::: Reading text

To find out, we need to see who sold and why. Looking at Bitcoin on-chain data and cross-referencing with the price chart could uncover some clues about the future of Bitcoin’s movement. 

Bitcoin Fundamentals 

First, let’s look at the Bitcoin Exchange reserves on CryptoQuant , which can offer an insight into a fundamental picture. Usually, an increase in this metric is interpreted as an increase in seller pressure. Investors deposit Bitcoin from their private wallets onto exchanges, selling it to secure profit. 

CryptoQuant data
Decrease in reserves

Looking at this chart, however, we can see the opposite. The number of Bitcoin held on exchanges has drastically diminished, from a high of over two million on March 5 to a low of 1,957,678 on March 5. It did make a minor increase before the all-time high and after the first fall, but March 6’s low is a new all-time low. From this metric alone, we can conclude that there wasn’t a fundamental reason behind the sell-off. 

The Derivatives Market

This draws our attention to the derivatives market. The Open interest  peaked at 16.6 billion outstanding contracts, 100 million higher than when Bitcoin hit its previous all-time high in November 2021. This could mean that the leverage positions largely drove the price rise.

::::::

▶ Task instructions
1. In the Bitcoin sell-off text, rewrite the stretch from "CryptoQuant data" through "the price rise.", replacing "leverage positions" with "leveraged positions".
2. According to the Bitcoin sell-off text, what did the Open interest peak at?
3. List every distinct date mentioned in the Bitcoin sell-off text.

::: Listed entries

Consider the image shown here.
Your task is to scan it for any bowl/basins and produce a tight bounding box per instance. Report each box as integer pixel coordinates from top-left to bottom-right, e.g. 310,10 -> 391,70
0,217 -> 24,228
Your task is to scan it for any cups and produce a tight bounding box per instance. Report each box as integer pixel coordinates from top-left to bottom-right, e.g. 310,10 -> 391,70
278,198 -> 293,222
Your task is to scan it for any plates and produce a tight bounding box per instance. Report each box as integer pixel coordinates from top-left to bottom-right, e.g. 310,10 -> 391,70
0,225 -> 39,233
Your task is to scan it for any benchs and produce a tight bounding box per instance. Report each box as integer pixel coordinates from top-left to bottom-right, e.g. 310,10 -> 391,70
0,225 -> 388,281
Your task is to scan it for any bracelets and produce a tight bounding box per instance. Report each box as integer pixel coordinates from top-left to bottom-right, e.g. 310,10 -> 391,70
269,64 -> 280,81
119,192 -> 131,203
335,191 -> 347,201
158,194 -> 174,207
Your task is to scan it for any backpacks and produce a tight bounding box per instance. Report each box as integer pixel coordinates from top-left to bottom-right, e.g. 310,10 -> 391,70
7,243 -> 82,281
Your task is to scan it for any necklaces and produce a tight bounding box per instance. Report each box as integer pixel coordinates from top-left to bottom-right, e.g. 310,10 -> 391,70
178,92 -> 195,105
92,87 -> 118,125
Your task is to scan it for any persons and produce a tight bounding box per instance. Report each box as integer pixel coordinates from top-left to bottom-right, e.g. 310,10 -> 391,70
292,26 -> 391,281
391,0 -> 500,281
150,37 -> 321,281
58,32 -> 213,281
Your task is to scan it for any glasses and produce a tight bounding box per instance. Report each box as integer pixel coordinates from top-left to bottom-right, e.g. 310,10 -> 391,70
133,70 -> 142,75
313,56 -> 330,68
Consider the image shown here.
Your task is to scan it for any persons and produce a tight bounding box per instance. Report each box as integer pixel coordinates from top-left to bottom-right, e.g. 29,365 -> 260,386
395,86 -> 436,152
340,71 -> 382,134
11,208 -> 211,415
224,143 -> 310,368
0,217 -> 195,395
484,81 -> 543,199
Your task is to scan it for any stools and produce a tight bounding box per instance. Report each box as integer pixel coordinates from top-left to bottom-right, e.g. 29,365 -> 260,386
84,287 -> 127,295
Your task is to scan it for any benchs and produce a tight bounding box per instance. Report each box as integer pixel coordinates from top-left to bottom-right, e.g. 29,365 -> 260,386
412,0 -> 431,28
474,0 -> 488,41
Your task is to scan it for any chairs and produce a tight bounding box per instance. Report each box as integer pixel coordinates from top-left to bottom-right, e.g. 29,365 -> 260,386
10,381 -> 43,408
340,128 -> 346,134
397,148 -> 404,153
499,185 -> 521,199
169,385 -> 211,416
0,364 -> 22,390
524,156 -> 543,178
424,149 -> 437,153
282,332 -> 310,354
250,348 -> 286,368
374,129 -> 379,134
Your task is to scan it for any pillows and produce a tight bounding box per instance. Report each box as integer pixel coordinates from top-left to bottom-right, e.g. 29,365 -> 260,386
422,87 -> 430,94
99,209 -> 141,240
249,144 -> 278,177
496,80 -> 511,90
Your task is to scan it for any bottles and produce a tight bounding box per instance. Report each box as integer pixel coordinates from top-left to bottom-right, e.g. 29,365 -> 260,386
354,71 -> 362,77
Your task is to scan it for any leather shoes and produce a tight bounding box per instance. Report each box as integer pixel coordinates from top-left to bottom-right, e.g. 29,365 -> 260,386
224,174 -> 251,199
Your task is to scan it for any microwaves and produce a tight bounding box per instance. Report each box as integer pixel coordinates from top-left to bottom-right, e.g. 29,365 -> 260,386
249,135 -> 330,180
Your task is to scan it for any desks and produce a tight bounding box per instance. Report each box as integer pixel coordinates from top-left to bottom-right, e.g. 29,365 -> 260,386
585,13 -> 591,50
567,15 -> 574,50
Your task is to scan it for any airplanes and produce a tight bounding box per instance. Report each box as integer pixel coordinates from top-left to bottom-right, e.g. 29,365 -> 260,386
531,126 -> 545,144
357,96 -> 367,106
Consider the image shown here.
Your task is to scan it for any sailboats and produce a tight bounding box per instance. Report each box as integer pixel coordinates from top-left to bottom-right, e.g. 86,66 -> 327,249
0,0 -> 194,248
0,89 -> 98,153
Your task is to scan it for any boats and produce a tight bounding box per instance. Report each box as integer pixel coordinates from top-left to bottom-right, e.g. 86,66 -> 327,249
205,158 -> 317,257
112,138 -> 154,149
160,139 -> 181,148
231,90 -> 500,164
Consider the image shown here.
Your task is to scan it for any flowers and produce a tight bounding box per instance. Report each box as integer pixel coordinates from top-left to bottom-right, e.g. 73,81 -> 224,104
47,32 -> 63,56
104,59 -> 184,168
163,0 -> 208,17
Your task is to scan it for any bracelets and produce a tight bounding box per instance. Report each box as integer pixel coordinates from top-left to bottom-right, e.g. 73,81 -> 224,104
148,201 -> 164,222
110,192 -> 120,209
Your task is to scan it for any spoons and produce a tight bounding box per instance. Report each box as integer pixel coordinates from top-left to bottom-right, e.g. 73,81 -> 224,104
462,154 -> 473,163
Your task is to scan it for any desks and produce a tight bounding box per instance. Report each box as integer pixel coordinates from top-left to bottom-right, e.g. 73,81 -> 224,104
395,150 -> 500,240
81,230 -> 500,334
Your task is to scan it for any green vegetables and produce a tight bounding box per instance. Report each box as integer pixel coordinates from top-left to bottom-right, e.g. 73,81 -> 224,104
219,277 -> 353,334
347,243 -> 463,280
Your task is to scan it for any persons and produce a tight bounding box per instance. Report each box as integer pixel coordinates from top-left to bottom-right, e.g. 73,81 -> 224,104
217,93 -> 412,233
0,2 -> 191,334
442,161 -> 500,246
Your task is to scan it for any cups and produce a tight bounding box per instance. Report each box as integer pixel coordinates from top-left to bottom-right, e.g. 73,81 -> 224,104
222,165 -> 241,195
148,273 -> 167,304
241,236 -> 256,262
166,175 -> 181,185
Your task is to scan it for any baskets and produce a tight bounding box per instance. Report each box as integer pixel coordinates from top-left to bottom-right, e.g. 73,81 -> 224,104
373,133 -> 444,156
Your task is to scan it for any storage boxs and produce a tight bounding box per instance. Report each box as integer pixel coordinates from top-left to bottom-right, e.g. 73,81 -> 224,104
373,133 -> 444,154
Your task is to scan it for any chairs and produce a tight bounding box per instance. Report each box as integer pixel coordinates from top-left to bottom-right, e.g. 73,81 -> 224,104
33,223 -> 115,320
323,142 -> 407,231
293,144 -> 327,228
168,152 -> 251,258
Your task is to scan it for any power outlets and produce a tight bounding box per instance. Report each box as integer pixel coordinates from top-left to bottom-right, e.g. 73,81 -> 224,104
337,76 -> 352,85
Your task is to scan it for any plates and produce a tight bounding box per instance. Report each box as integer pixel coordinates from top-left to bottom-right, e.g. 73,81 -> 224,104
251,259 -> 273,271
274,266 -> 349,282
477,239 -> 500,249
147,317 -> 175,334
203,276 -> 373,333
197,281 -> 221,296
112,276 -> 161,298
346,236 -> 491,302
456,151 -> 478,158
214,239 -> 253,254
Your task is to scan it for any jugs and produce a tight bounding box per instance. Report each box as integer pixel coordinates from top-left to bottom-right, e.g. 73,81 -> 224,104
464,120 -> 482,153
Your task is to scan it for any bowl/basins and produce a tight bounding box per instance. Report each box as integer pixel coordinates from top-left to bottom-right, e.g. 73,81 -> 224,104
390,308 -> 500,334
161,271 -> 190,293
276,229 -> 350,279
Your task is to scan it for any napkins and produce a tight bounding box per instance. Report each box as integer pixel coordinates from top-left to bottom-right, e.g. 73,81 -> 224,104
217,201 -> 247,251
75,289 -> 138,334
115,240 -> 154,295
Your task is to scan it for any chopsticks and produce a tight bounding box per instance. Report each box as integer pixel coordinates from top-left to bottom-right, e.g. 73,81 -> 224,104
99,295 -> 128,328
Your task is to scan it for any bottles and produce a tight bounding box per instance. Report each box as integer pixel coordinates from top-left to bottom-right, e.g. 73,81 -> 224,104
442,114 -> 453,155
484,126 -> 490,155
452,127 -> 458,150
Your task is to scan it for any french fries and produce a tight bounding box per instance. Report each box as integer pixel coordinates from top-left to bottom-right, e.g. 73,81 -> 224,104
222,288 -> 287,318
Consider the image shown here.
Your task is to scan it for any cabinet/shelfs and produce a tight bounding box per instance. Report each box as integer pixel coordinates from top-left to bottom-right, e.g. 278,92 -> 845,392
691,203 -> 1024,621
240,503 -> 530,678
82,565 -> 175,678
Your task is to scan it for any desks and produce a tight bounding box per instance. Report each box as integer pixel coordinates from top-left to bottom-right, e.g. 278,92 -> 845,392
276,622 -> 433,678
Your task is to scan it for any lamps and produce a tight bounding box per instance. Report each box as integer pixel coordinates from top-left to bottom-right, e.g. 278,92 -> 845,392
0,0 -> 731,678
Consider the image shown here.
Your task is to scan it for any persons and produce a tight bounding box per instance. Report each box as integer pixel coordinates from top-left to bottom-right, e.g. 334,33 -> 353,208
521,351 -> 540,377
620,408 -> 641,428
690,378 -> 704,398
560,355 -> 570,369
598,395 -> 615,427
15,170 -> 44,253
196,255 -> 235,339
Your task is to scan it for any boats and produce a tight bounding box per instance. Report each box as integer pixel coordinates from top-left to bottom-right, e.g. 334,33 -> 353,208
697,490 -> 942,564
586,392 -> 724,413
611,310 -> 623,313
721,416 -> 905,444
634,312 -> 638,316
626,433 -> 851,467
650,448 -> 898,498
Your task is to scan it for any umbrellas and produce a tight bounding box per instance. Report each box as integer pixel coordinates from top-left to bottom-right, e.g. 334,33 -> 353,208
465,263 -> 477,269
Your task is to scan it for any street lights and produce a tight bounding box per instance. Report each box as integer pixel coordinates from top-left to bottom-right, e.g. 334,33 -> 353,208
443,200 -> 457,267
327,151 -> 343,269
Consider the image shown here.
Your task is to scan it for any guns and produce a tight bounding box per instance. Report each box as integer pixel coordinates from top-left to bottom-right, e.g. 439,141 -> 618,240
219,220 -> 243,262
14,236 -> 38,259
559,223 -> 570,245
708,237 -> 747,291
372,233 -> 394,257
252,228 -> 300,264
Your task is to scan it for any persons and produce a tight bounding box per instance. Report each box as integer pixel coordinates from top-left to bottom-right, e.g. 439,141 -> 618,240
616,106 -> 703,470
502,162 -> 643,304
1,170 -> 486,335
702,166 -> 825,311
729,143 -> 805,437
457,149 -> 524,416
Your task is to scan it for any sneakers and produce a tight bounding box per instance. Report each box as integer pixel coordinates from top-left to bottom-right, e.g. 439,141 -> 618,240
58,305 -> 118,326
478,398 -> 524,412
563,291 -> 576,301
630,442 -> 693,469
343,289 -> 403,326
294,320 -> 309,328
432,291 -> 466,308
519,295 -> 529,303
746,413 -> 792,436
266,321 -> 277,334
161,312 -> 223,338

::::::

▶ Solution list
1.
CryptoQuant data
Decrease in reserves

Looking at this chart, however, we can see the opposite. The number of Bitcoin held on exchanges has drastically diminished, from a high of over two million on March 5 to a low of 1,957,678 on March 5. It did make a minor increase before the all-time high and after the first fall, but March 6’s low is a new all-time low. From this metric alone, we can conclude that there wasn’t a fundamental reason behind the sell-off. 

The Derivatives Market

This draws our attention to the derivatives market. The Open interest  peaked at 16.6 billion outstanding contracts, 100 million higher than when Bitcoin hit its previous all-time high in November 2021. This could mean that the leveraged positions largely drove the price rise.

2. 16.6 billion outstanding contracts

3.
March 5
March 6
November 2021